[BEGIN Entries shown]

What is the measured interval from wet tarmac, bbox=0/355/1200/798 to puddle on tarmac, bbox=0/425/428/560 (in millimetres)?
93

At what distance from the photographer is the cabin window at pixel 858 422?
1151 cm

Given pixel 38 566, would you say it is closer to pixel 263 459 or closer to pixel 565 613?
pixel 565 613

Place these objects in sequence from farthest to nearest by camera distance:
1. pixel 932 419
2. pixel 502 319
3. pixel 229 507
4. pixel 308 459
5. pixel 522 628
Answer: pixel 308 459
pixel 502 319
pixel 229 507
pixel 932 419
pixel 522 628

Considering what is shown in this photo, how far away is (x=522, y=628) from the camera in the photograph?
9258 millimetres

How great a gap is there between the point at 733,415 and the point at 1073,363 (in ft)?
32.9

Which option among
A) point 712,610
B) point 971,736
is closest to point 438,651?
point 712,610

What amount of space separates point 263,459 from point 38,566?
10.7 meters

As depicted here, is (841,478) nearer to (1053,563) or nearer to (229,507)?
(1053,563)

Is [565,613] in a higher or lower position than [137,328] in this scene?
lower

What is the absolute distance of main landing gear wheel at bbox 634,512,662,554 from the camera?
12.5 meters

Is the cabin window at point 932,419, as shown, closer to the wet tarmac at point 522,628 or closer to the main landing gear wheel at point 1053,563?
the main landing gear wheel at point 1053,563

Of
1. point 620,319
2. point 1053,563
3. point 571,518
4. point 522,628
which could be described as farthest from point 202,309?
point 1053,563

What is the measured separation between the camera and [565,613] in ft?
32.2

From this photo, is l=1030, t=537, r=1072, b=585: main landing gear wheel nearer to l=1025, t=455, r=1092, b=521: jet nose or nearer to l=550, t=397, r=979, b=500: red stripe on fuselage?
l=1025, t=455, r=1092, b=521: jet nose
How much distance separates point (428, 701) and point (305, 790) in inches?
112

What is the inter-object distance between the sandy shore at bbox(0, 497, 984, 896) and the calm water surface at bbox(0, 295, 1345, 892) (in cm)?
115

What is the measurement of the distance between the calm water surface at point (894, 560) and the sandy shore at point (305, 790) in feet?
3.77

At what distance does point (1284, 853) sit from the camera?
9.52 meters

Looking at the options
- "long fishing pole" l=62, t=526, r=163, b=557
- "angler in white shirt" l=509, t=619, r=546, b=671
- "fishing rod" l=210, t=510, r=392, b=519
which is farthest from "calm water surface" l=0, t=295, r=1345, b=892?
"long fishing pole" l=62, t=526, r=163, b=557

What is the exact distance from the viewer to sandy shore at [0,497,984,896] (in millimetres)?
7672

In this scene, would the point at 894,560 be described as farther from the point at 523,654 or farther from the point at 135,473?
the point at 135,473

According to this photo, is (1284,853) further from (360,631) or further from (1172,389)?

[END Entries shown]

_Exercise directions_:
Please quote nothing but the lines from the line with "Which option among" through the end of the data above, exactly as written, ends included.

_Solution_:
Which option among
A) point 712,610
B) point 971,736
is closest to point 438,651?
point 712,610

What amount of space separates point 263,459 from point 38,566?
10.7 meters

As depicted here, is (841,478) nearer to (1053,563) or nearer to (229,507)?
(1053,563)

Is [565,613] in a higher or lower position than [137,328] in this scene?
lower

What is the absolute distance of main landing gear wheel at bbox 634,512,662,554 from the camera?
12.5 meters

Is the cabin window at point 932,419, as shown, closer to the wet tarmac at point 522,628 or closer to the main landing gear wheel at point 1053,563?
the main landing gear wheel at point 1053,563

Of
1. point 620,319
2. point 1053,563
3. point 571,518
4. point 522,628
which could be described as farthest from point 202,309?
point 1053,563

What is the measured separation between the camera and [565,613] in ft?
32.2

From this photo, is l=1030, t=537, r=1072, b=585: main landing gear wheel nearer to l=1025, t=455, r=1092, b=521: jet nose or nearer to l=550, t=397, r=979, b=500: red stripe on fuselage?
l=1025, t=455, r=1092, b=521: jet nose
How much distance separates point (428, 701) and point (305, 790) in inches?
112

What is the inter-object distance between the sandy shore at bbox(0, 497, 984, 896) and the calm water surface at bbox(0, 295, 1345, 892) (in cm)?
115

What is the measurement of the distance between the calm water surface at point (894, 560) and the sandy shore at point (305, 790) in feet?
3.77

At what distance does point (1284, 853) sit from the camera?
9.52 meters

Looking at the options
- "long fishing pole" l=62, t=526, r=163, b=557
- "angler in white shirt" l=509, t=619, r=546, b=671
- "fishing rod" l=210, t=510, r=392, b=519
which is farthest from "calm water surface" l=0, t=295, r=1345, b=892?
"long fishing pole" l=62, t=526, r=163, b=557

What is the exact distance from the viewer to sandy shore at [0,497,984,896] (in millimetres)?
7672

In this scene, would the point at 894,560 be described as farther from the point at 523,654 or farther from the point at 135,473?
the point at 135,473

According to this photo, is (1284,853) further from (360,631) or further from (1172,389)?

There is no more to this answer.